Durante a fiscalização, o proprietário da adega foi preso, mas não pelo suposto comércio de bebida adulterada. Segundo a polícia, ele foi autuado por ligação clandestina de energia elétrica e armazenamento irregular de fogos de artifício. No local, foram apreendidas bebidas destiladas e 17 caixas de fogos.
As autoridades agora investigam se as bebidas vendidas no estabelecimento continham metanol, substância altamente tóxica, que pode causar intoxicação grave e levar à morte. A causa do óbito da adolescente ainda está sob análise do Instituto Médico Legal (IML).

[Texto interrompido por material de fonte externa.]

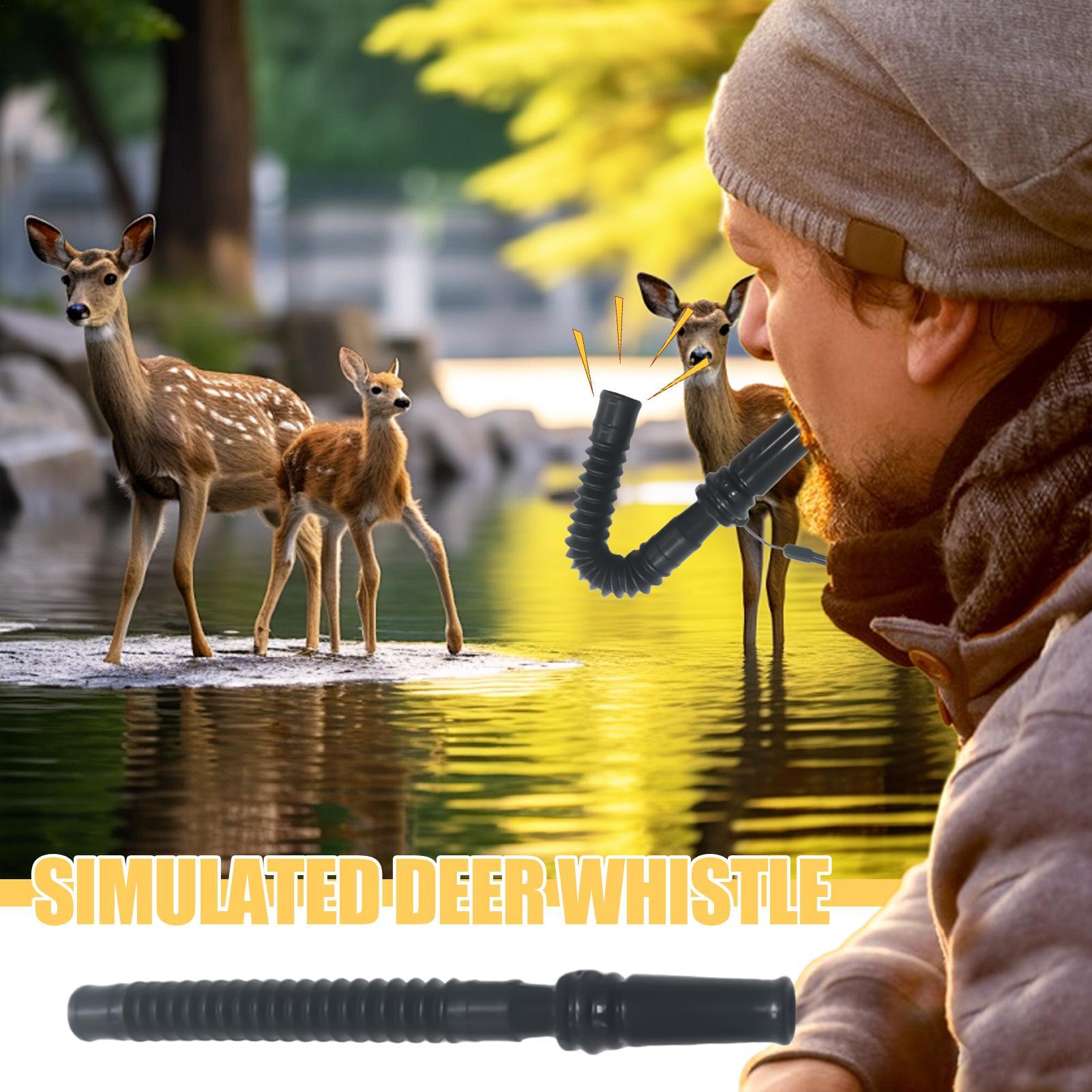軽量鹿狩猟用グロントコール、耐久性のあるランヤード付きサウン - Wildman Hunting & Outdoor Vanderbijlpark のレビューと価格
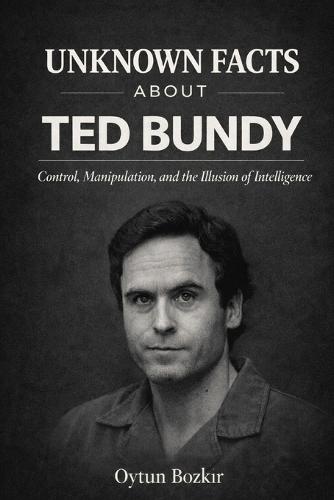 Unknown Facts About Ted Bundy: Control, Manipulation, and the Illusion of Intelligence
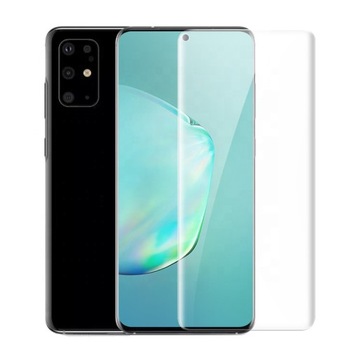 5D ПОЛНОСТЬЮ КЛЕЕВОЕ УФ-СВЕТОДИОДНОЕ СТЕКЛО ДЛЯ SAMSUNG GALAXY S20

Além desse caso, a Secretaria de Saúde do Estado informou que outros quatro óbitos estão sendo investigados por suspeita de intoxicação por metanol em diferentes cidades paulistas, incluindo Guariba, São José dos Campos e Cajamar.
Até o momento, 51 casos de ingestão de metanol já foram confirmados em São Paulo, com 11 mortes registradas. Os óbitos ocorreram na capital e em municípios como Osasco, São Bernardo do Campo, Jundiaí e Sorocaba, acendendo um alerta das autoridades de saúde para os riscos do consumo de bebidas de procedência desconhecida.
O governo estadual mantém um gabinete de crise ativo para coordenar ações de fiscalização, investigação e atendimento às vítimas, enquanto as apurações seguem para identificar a origem das bebidas suspeitas e possíveis responsabilidades criminais.